■ **OBJECTIVE**
Extract the line that contains "In relation to" and every line after it through the end of the records below, exactly as written, leaving out any pictures.

====== GIVEN INFORMATION ======

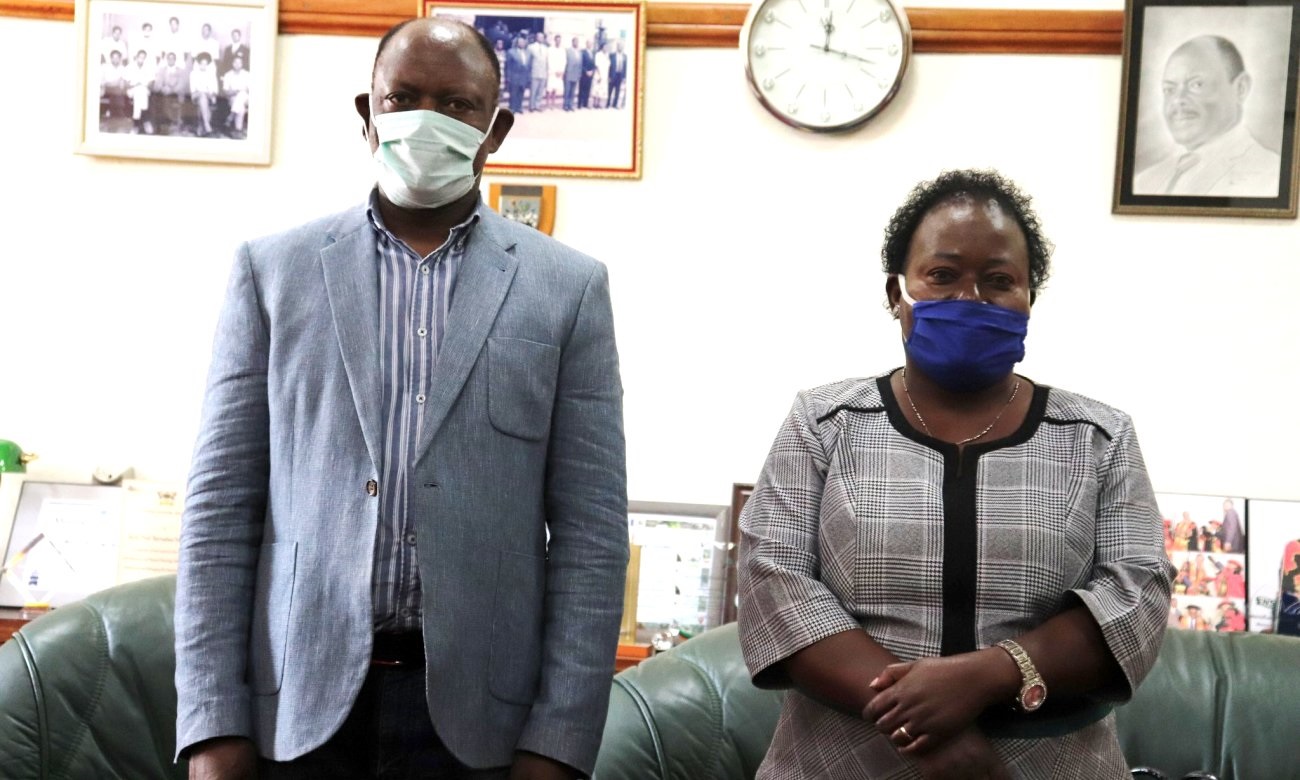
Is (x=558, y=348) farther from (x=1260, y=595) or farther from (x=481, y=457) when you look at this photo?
(x=1260, y=595)

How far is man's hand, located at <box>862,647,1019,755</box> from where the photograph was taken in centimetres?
143

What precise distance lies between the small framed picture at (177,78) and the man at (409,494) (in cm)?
174

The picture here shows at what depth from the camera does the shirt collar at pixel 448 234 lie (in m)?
1.54

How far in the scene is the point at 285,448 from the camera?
1437 millimetres

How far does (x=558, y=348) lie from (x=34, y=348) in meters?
2.19

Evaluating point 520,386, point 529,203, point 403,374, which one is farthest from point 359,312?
point 529,203

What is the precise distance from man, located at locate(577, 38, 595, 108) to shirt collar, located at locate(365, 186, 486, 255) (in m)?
1.55

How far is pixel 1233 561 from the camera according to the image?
2.86 m

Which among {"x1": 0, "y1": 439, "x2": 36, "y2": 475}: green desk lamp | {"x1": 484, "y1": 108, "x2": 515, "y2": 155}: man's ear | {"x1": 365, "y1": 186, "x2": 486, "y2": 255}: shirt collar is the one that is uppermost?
{"x1": 484, "y1": 108, "x2": 515, "y2": 155}: man's ear

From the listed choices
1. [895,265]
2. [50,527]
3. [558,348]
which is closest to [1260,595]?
[895,265]

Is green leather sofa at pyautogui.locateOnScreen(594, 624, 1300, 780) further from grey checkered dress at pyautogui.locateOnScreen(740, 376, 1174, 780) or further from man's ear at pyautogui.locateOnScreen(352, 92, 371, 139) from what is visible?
man's ear at pyautogui.locateOnScreen(352, 92, 371, 139)

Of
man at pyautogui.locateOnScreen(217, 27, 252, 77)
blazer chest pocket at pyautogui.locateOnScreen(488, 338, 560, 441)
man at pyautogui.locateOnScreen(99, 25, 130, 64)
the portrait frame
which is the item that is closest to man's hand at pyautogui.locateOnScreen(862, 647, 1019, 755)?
blazer chest pocket at pyautogui.locateOnScreen(488, 338, 560, 441)

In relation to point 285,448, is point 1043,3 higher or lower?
higher

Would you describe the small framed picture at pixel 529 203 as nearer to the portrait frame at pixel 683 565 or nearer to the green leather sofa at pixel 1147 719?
the portrait frame at pixel 683 565
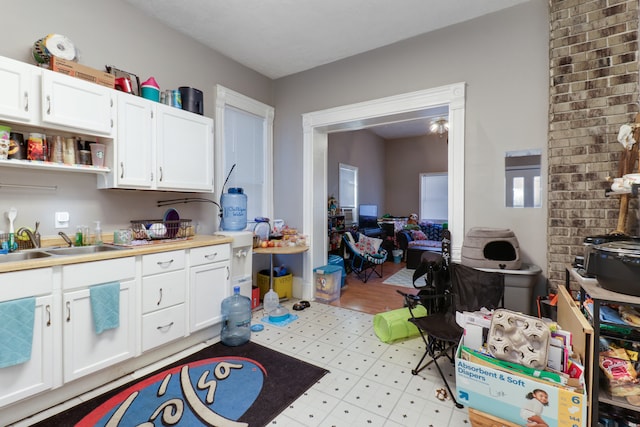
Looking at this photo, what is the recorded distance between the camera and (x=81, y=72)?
216 cm

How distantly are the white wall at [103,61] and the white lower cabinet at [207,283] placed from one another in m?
0.67

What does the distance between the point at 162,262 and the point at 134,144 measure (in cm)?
100

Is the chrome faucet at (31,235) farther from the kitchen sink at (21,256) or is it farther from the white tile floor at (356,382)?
the white tile floor at (356,382)

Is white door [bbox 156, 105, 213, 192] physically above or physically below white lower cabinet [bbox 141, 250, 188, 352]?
above

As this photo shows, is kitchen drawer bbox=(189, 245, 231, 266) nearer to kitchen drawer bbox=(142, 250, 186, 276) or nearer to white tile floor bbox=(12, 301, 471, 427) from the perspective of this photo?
kitchen drawer bbox=(142, 250, 186, 276)

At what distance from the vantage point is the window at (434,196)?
7676 mm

======

■ **RESULT FOR THIS TASK**
In relation to point 285,448, is point 1043,3 higher or lower?
higher

Would you describe the small framed picture at pixel 529 203 as nearer to the portrait frame at pixel 683 565 or nearer to the green leather sofa at pixel 1147 719?
the portrait frame at pixel 683 565
Looking at this photo, what is the recorded distance between the camera and (x=81, y=72)?
216 cm

How distantly are the white wall at [103,61] and the white lower cabinet at [207,283] placed from one another in m?
0.67

What does the distance between the point at 162,262 and the point at 134,144 measure (in cm)?
100

Is the chrome faucet at (31,235) farther from the kitchen sink at (21,256) or is it farther from the white tile floor at (356,382)?
the white tile floor at (356,382)

Is white door [bbox 156, 105, 213, 192] physically above or physically below white lower cabinet [bbox 141, 250, 188, 352]?
above

As this photo shows, is kitchen drawer bbox=(189, 245, 231, 266) nearer to kitchen drawer bbox=(142, 250, 186, 276) or nearer to white tile floor bbox=(12, 301, 471, 427) from the perspective of this photo?
kitchen drawer bbox=(142, 250, 186, 276)

At what distance from the vantage point is the window at (434,196)?
7676 mm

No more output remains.